DOCUMENT PASSAGE
So here is one more synchronicity in this particular web of connection. Somewhere in the early 2000s, Paula and Arvol come to stay at my house in Litchfield County, Connecticut. They had an invitation for a conference or function in New York City, and then were going to offer sweat lodge ceremonies nearby, so this was a chance for a few days of quiet and outlet shopping. As we settled in, they presented me with a red silk Tibetan scarf. “We were just in Colorado with our Buddhist friend Tsultrim,” Paula explained. “She gave us this scarf and I felt we should give it to you.”
I just shook my head. “Your friend Tsultrim?,” I laughed. “Remember the story of my trip to Tibet the year we met?”
The red scarf still hangs over my meditation altar and cushion.
These stories asked to be told today and now I am asking them why. Itʻs not like I havenʻt told the stories before. Not sure why I never wondered about the message in this intricate weaving between two seemingly unrelated Things I Always Wanted to Do. Not an intellectual weaving of generic commonalities between indigenous cultures and spiritual traditions, but very people-specific, story-specific ties.
Here is my first thought. And sometimes for overthinkers, our first thought is the best thought.
In each community Vijali entered during her World Wheel projects, she asked three questions. What is our essence? What is our sickness – personally, communally and globally? And the most important: What can heal this sickness, what can bring us into balance? This was the ongoing inquiry that gave birth to the performances she did and the sculptures she left as a reminder. An inquiry, above all else, into healing.
The message in the appearance of Miracle, the first white buffalo calf, the message that became the message of World Peace and Prayer Day, is also a message of healing. A message that the time has come for mending the Hoop of All Nations, not only all human nations but also the air, water, animal, plant and stone nations.
The story line of my trip to Tibet that is missing from the eighteen typewritten pages I shared with friends on my return, is the story of the interpersonal challenges and personal growth we experienced on the trip. Vijaliʻs way of being in the world called me to a whole new level of accountability for my thoughts, feelings and actions. Our videographer saw the World Wheel as consisting of the sculptures and performances. Vijali taught me that we were creating or damaging the World Wheel in each and every one of our interactions, with individuals, with communities, and with the natural world.

OBJECTIVE A
Answer these questions from the text above on the red Tibetan scarf and Vijali's World Wheel:
(i) In what county and state is the writer's house where Paula and Arvol came to stay?
(ii) Where does the red scarf hang now?
(iii) How many questions did Vijali ask in each community she entered?
OBJECTIVE B
Pick up the text above on the red Tibetan scarf and Vijali's World Wheel after its last sentence, and keep writing it in the same voice.

DATA BLOCK
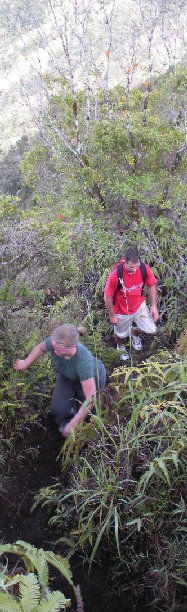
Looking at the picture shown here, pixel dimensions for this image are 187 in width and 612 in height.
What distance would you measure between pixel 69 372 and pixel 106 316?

RIGHT ANSWER A
(i) Litchfield County, Connecticut.
(ii) Over the writer's meditation altar and cushion.
(iii) Three.

RIGHT ANSWER B
When we held World Peace and Prayer Day here on Hawaii Island in 2017, it was another journey of intense interpersonal challenges, sometimes rising to the point of “drama”. The takeaway from that experience for me was that a commitment to pray for world peace, or to contribute to the healing of a single place let alone the entire planet, is meaningless without a commitment to heal ourselves. And we do not have the possibility of healing until we acknowledge and hold with compassion and lovingkindness, with aloha, the continued imbalances we inherit and perpetuate across generations of trauma. I take responsibility for my own healing. I ask you and support you to take responsibility for yours. That is the essential work of being an ally. We are in this together.
I am still working on what was asked of me in 1992 in Tibet. To be in service to the White Goddess apparently means to be in service to healing. Each and every day, each and every interaction.
At the end of the 2017 WPPD solstice ceremonies, I made an offering at Halemaʻumaʻu and asked if my commitment to White Buffalo Calf Woman was complete. All I heard in the breeze was gentle laughter.
Dakini! Kandro-ma!
Feminine wisdom lies hidden
In canyons, in caves,
In limpid steaming mountain pools
In treasure-box Terdrom
There is no hiding from my true nature
In the harshness of her cold hail
In the radiance of her high sun
In the spaciousness of her clear view
She empties me into a hollow bone
That her power may flow through me
With the offerings of flesh
Woman nourishes all creation
Dakini! Kandro-ma!
White Buffalo! Snow Leopard!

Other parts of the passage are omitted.